Philippe Labro est écrivain, cinéaste et journaliste. Chaque vendredi, pour CNEWS, il commente ce qu'il a vu, vécu et observé pendant la semaine. Un bloc-notes subjectif et libre.

MERCREDI 15 SEPTEMBRE

Parlons un peu de la jeunesse. Essayons, si possible, de laisser derrière nous anniversaires, commémorations, cérémonies diverses. Nous avons revécu les heures fatales du 11 septembre 2001 – avec leurs multiples conséquences. Nous avons assisté à un long, riche et justifié hommage à Jean-Paul Belmondo. Oublions la curieuse moto de Johnny Hallyday inaugurée par une candidate à la présidence de la République. Attendons-nous, ce week-end, aux Journées du patrimoine et aux premiers résultats de la Ligue des champions de football. Et suivons, bien sûr, le procès du 13-Novembre ou celui, assez insignifiant, de Benalla.

Face à une telle actualité, il naît l’envie de revenir sur le spectacle offert par deux jeunes filles, prénommées Emma et Leylah, la première âgée de 18 ans, la seconde de 19. Elles ont enchanté  – que dis-je, «enchanté» ? –, elles ont subjugué le public de l’US Open de tennis, à New York, lors de la finale dames.

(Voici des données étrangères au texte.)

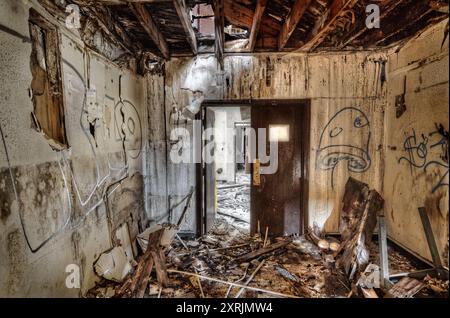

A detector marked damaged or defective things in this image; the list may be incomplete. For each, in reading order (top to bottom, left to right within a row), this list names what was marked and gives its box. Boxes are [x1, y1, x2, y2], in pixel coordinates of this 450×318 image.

broken wood plank [132, 2, 172, 58]
broken wood plank [173, 0, 198, 54]
broken wood plank [246, 0, 268, 51]
broken wood plank [280, 0, 312, 49]
damaged drywall [0, 0, 150, 298]
rusty metal door [250, 100, 310, 237]
damaged drywall [384, 18, 450, 264]
broken wood plank [236, 240, 292, 262]
broken wood plank [167, 268, 298, 298]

Emma Raducanu l’a emporté par 6-4, 6-3, un score qui aura l’air facile sur le papier, avec le temps, mais qui ne reflète pas l’éblouissante bagarre entre ces deux inconnues.

Ce qui a le plus épaté les spécialistes comme le grand public, en dehors de leur talent, c’est la façon dont ces deux «teenagers» ont maîtrisé l’événement. Leur faculté de s’adapter à la tension d’un grand tournoi, comme si elles en étaient à leur énième finale. Une maturité, un sang-froid, la fameuse «grace under pressure» qui inspirait Ernest Hemingway : être capable de grâce sous la pression. Il faut noter qu’Emma Raducanu, citoyenne britannique, a des origines roumaines et chinoises, et que Leylah Fernandez, citoyenne canadienne, est issue d’un couple équatorien (le père) et philippin (la mère) – en d’autres termes, elles sont les symboles d’un monde en mutation, diversifié, multiple et complexe. S’arrêter ainsi sur ces deux jeunes femmes conduit à s’intéresser à un sondage récent sur la jeunesse et son avenir. 40 000 participants de 18 à 25 ans ont été interrogés.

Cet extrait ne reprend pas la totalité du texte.